彼と妹と私の恋物語…結婚2週間で離婚した姉が再婚できない理由…

「だけど、勘違いしないでくれ。仮に、彼女が君を本気で選んだなら。その時は、素直に離婚に応じて身を引こうと決めていたから」
その告白に、佐藤は一瞬言葉を失った。だが、すぐに納得したように大きく息を吐いた。
「…そこまででしたか。あなたの覚悟は、俺の想像を遥かに超えていた。…完敗です。俺の出る幕なんて、最初からどこにもなかったんですね」
その表情は、驚きよりも、二人の絆の深さに感銘を受けたような、清々しいものだった。

佐藤は改めて立ち上がると、秋太に向かって深く、深く頭を下げた。
「だからこそ、頼みます。どうか、彼女を…茅野楓という一人の女性を、今度こそ絶対に幸せにしてやってください。これは、彼女に惚れた一人の男としての、最後の、そして唯一の願いです」

その真っ直ぐな想いを受け止め、秋太もまた、佐藤に向き直った。
「…ああ、約束する。君のその想いも、すべて僕が引き受ける。生涯をかけて、彼女と柊を守り抜くと、ここに誓おう」

秋太が差し出した手を、佐藤は力強く握り返した。
「礼を言うよ、佐藤さん」
「いえ…」
手を離した後、秋太は少し照れたように笑った。
「これからは、恋敵じゃなくて…友人として、僕と楓の力になってくれないか」

その言葉に、佐藤の顔がぱっと明るくなる。
「ええ、喜んで!副社長…いや、秋太さん。
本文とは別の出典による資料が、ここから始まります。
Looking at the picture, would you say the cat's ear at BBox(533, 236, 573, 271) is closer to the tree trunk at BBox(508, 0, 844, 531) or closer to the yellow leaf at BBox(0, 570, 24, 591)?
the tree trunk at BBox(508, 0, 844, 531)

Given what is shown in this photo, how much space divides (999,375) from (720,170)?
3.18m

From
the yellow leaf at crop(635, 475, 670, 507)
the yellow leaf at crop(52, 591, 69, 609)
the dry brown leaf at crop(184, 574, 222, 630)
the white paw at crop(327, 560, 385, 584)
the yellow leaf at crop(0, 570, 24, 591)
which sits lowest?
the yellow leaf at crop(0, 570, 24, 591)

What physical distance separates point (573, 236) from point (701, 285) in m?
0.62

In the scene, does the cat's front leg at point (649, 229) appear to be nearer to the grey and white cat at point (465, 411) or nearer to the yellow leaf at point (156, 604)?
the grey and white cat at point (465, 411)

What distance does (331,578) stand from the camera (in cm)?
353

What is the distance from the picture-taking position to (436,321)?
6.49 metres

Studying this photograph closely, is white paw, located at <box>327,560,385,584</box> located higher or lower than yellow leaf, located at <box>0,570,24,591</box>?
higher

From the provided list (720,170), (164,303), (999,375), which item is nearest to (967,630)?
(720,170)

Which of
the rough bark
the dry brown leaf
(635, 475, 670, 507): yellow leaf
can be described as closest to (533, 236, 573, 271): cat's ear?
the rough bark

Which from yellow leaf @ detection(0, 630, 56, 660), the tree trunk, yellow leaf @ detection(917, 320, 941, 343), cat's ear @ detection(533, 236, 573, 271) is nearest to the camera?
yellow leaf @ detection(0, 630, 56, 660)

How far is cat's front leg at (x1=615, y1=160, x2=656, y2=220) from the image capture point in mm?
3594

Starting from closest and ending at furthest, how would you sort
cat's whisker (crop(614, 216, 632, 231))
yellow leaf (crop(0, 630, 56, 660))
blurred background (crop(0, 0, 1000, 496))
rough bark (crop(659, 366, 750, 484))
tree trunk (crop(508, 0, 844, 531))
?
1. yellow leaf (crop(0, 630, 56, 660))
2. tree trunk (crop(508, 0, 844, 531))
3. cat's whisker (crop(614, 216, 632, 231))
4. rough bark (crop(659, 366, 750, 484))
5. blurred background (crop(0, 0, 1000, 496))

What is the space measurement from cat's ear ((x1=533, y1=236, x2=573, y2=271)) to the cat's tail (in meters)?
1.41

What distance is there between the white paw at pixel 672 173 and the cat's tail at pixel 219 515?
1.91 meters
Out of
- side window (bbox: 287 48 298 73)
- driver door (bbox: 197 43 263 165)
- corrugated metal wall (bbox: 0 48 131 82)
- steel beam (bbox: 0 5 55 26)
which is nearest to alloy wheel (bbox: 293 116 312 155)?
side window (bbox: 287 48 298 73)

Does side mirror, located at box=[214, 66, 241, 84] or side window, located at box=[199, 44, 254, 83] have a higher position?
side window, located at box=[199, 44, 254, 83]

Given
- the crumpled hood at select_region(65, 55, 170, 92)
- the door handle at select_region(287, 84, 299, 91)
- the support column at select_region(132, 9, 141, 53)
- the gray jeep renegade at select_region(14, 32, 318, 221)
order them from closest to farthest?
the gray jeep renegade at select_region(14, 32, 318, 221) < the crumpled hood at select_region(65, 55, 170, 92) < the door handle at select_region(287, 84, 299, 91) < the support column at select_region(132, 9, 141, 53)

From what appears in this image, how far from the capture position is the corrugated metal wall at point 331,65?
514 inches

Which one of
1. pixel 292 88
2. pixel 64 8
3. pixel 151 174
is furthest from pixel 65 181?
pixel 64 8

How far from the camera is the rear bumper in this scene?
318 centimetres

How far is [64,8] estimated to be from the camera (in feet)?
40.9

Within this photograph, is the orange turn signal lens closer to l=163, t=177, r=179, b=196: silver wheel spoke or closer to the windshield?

これからは親友として、二人の一番の味方でいますよ」

それは、一人の女性を心から愛した二人の男の魂が、ライバルという関係を超え、固い友情で結ばれた瞬間だった。

副社長室を出た佐藤の足取りは、驚くほど軽やかだった。最高の女性に恋をし、最高の親友を得たのだ。これ以上の結-結末はない。
佐藤は、前を向き、新たな一歩を踏み出した。